GETOONDE TEKST -
* * * * * * *
In deze zaak, die voor de Rechtbank Rotterdam is behandeld, betreft het een incident tot vrijwaring in een civiele procedure. De Staat der Nederlanden, vertegenwoordigd door het Ministerie van Economische Zaken en Klimaat, heeft een vordering ingesteld tegen gedaagden, die een eenmanszaak en een besloten vennootschap vertegenwoordigen. De Staat vordert terugbetaling van een onverschuldigd betaalde subsidie van € 73.095,31, die ten onrechte is uitgekeerd aan gedaagde 1, terwijl deze niet de rechtmatige ontvanger was. De subsidie was aangevraagd in het kader van de Tegemoetkoming Vaste Lasten (TVL) en is op basis van valse voorwendselen uitgekeerd. Gedaagde 2, als bestuurder van gedaagde 1, wordt verweten zijn taak onbehoorlijk te hebben vervuld door de feitelijke zeggenschap over de vennootschap uit handen te geven zonder dit schriftelijk vast te leggen.
* * * * * * *
OPDRACHT A - Welk bedrag vordert de Staat volgens de tekst over de terugvordering van de TVL-subsidie terug van gedaagden?
OPDRACHT B - Hervat de tekst over de terugvordering van de TVL-subsidie direct na de laatste zin.
* * * * * * *
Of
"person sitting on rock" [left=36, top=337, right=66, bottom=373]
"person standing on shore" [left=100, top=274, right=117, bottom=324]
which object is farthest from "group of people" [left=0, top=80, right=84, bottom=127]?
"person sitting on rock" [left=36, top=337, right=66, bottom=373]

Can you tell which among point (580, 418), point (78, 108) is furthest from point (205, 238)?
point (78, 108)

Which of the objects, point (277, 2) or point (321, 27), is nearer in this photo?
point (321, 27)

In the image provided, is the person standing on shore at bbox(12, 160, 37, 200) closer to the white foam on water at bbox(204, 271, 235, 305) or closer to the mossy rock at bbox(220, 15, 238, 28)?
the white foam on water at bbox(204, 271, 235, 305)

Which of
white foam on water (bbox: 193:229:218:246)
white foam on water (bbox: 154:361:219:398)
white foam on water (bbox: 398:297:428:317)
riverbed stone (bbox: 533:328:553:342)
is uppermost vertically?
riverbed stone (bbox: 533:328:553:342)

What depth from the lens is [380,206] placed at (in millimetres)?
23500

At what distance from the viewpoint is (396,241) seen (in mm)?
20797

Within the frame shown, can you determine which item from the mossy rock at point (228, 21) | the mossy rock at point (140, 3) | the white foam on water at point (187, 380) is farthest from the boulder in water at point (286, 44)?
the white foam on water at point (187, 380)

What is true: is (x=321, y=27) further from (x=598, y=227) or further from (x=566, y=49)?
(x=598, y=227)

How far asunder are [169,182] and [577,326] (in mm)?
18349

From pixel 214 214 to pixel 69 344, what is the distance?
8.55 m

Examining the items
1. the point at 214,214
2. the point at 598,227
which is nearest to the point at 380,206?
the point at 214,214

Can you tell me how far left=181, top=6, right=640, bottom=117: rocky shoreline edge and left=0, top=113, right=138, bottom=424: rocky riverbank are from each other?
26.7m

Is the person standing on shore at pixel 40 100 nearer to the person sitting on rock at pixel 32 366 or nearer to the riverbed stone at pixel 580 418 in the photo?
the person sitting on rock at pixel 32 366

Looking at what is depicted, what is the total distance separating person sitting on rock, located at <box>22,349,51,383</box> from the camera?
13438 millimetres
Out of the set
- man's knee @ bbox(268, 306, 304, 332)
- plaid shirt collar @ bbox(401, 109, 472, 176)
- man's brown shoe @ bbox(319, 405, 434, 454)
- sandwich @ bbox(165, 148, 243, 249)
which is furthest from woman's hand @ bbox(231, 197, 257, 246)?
* * * * * * *
RESULTAAT A - € 73.095,31

RESULTAAT B -
In het incident hebben gedaagden verzocht om vrijwaring van [naam01] en IBMS B.V., omdat zij stellen dat er een rechtsverhouding bestaat die een verplichting tot vrijwaring met zich meebrengt. De rechtbank heeft geoordeeld dat de incidentele conclusie tot oproeping in vrijwaring tijdig is genomen en dat er voldoende gronden zijn om deze vordering toe te wijzen. De Staat heeft zich gerefereerd aan het oordeel van de rechtbank, wat de beslissing heeft vergemakkelijkt.
De rechtbank heeft in het incident beslist dat gedaagden [naam01] en IBMS B.V. mogen dagvaarden en heeft de proceskosten gecompenseerd, zodat iedere partij de eigen kosten draagt. De hoofdzaak zal op 23 augustus 2023 opnieuw op de rol komen voor beraad over de mondelinge behandeling.